Tweede stap Aanhoudende overlast, reguliere aanpak niet afdoende

Preventiemaatregelen aankondigen

Waarschuwing in brief of in gesprek; mededelen van het voornemen preventiemaatregelen op te leggen. Keuze van preventiemaatregelen is situatie-afhankelijk welke maatregel(en) het meest bijdragen aan het stoppen van de overlast.

Derde stap

Aanhoudende overlast, na aankondiging preventiemaatregelen

Preventiemaatregelen opleggen

Als aan voorwaarden Gw is voldaan: -groepsverbod (groepsgewijze overlast) -verblijfsontzegging -begeleidingsplicht (12-minners) -meldplicht ·Preventieve dwangsom (situatie-afhankelijk en verband houdend met het feitelijke overlastgedrag. Betreft waarschijnlijk de ‘lichte’ feiten uit lijst A in bijlage 1.)

Vierde stap

Aanhoudende overlast, na opleggen preventiemaatregelen

Bij overtreding maatregelen

Aangifte (WvSr 184), als groepsverbod, verblijfsontzegging, begeleidingsplicht of meldplicht wordt overtreden ·Invorderingsbesluit preventieve dwangsom.
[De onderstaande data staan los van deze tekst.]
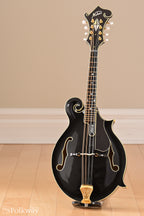 2004 Nuhn F-5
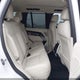 SALKP9FU3RA099013 2024 Land Rover Range Rover P400 Se auction photo thumbnail 8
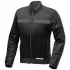 Blouson Tucano - Urbano Urban Network Noir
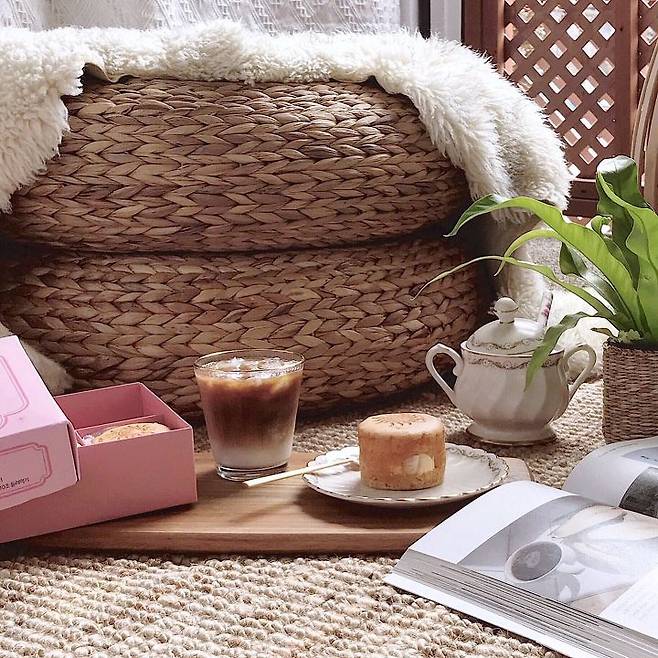 출처: 오늘의집 제품정보 모아보기(▲이미지클릭)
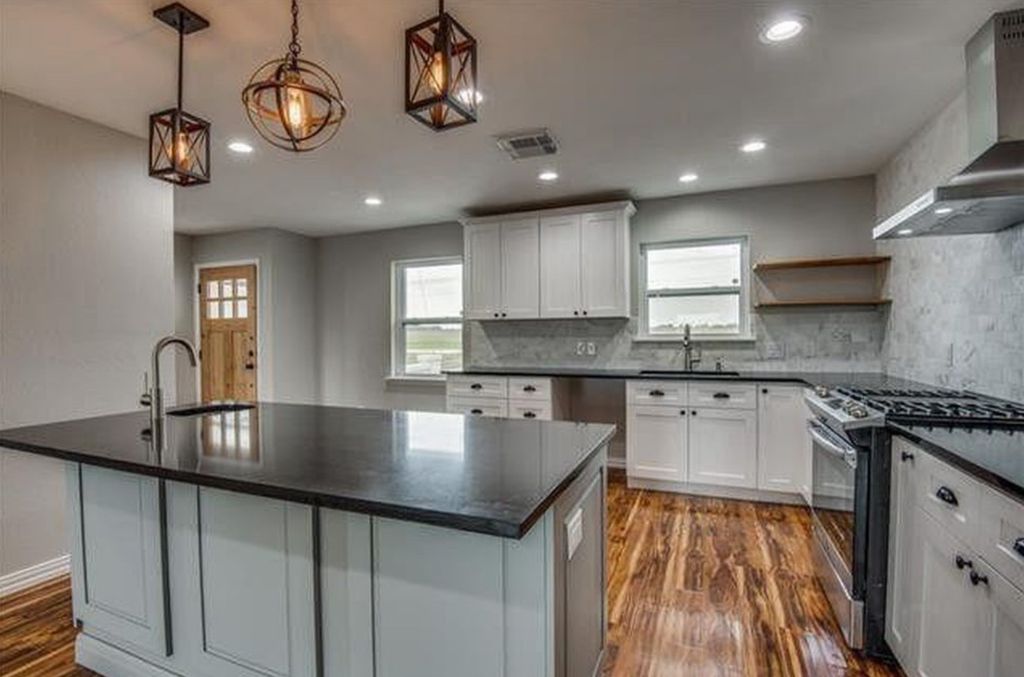 303 E Monte Carlo Boulevard, Princeton, TX 75407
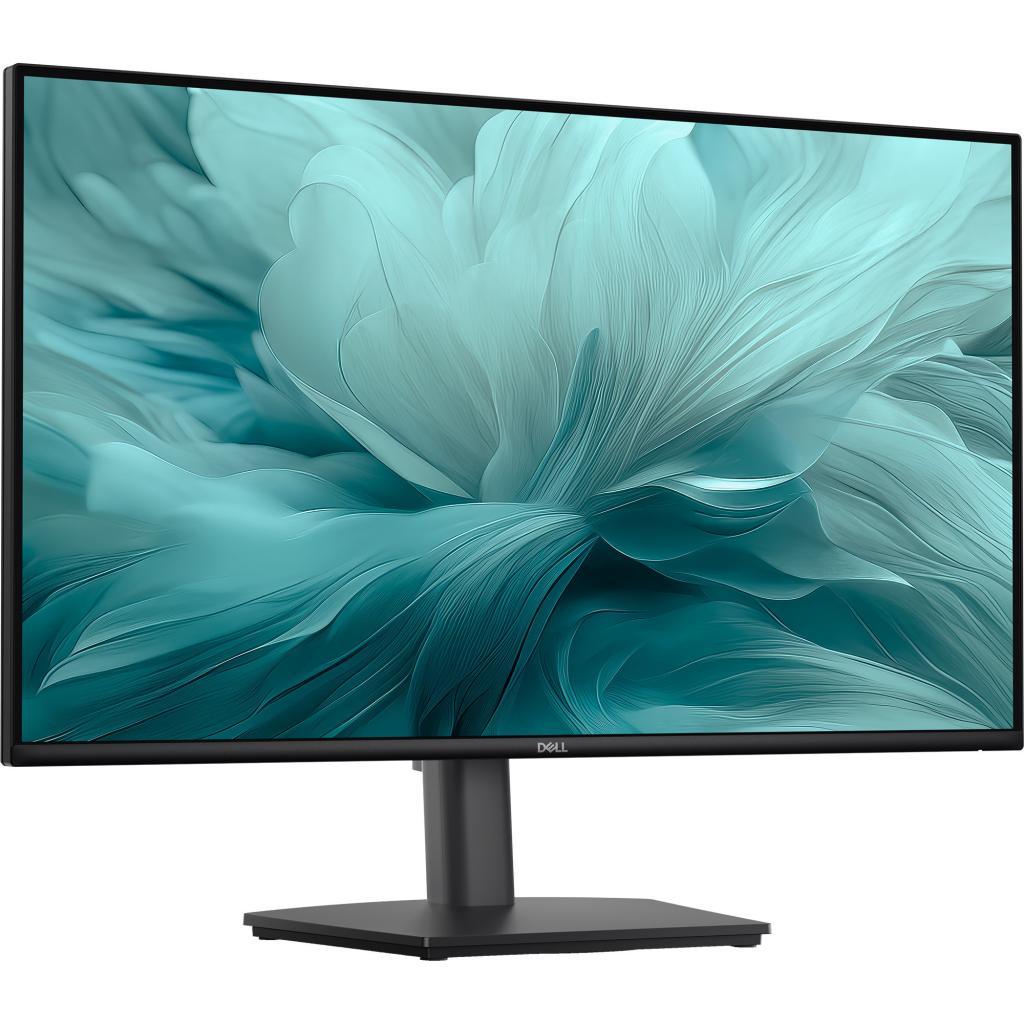 Pro E2726HS, Monitor LED en Palma - Imagen 1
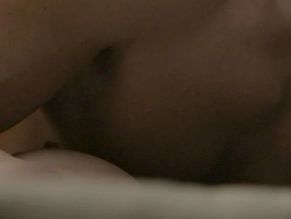  alt="Caitriona Balfe Sexy in Outlander"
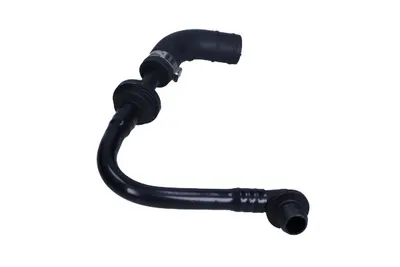 Produktbild von MAXGEAR Unterdruckschlauch Bremskraftverstärker 18-1194 für VW Golf IV Schrägheck (1J1)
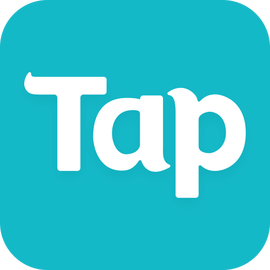TapTap小游戏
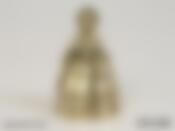 Колокольчик высота 9 см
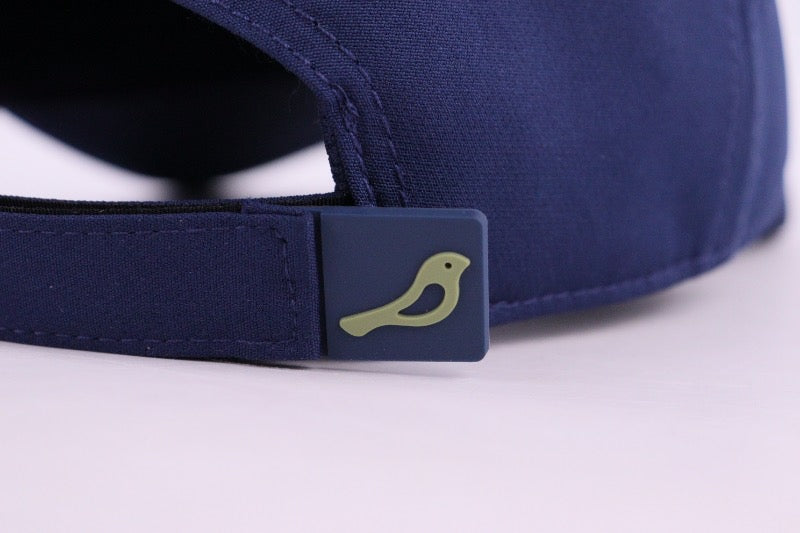 Flagship Cap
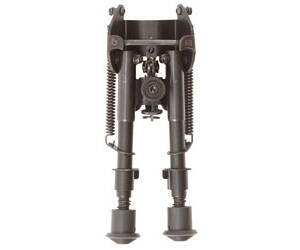 ALLEN BOZEMAN BIPOD 6-9"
Overlast in horeca en overlast bij evenementen

Eerste stap

Constatering van overlast

·Vastleggen van overlastgedrag, proces-verbaal ·Verblijfsontzegging, op basis van de ‘beleidsregel ontzeggingenbeleid IJsselstein’

Tweede stap

Beoordelen herhaaldelijkheid

Bij herhaaldelijkheid; preventiemaatregelen opleggen

Als aan voorwaarden Gw is voldaan: -groepsverbod (groepsgewijze overlast) -verblijfsontzegging -begeleidingsplicht (12-minners) -meldplicht ·Preventieve dwangsom (situatie-afhankelijk en verband houdend met het feitelijke overlastgedrag. Betreft waarschijnlijk de ‘lichte’ feiten uit lijst A in bijlage 1.)

Derde stap

Bij overtreding maatregelen

Aangifte (WvSr 184), als groepsverbod, verblijfsontzegging, begeleidingsplicht of meldplicht wordt overtreden • Invorderingsbesluit preventieve dwangsom

Recidivisten en veelplegers· Daders van high-impact crimes of geweldsdelicten

Eerste stap

Constatering van overlast

Preventieve dwangsom

Opleggen preventieve dwangsom (kan zowel het overlastgedrag in lijst A en B van bijlage 1 omvatten)

Tweede stap

Voortgaande overlast, na opgelegde dwangsom

Preventieve dwangsom

Invorderingsbesluit preventieve dwangsom.

Beoordelen overige maatregelen

Beoordelen toepasbaarheid van meldplicht, groepsverbod en/of verblijfsontzegging.

Opleggen maatregelen als aan voorwaarden Gemeentewet is voldaan.

Derde stap

Voortgaande overlast, na opgelegde maatregelen

Invorderingsbesluit preventieve dwangsom.

Aangifte (WvSr 184), als groepsverbod, verblijfsontzegging, begeleidingsplicht of meldplicht wordt overtreden.


Noot
*

overlastgedrag bestaande uit overtreding van Artikel 2 of 3 van de Opiumwet wordt niet in beschouwing genomen als de totale hoeveelheid drugs minder is dan die waarvoor het Openbaar Ministerie op grond van haar vervolgingsrichtlijnen sepot toepast.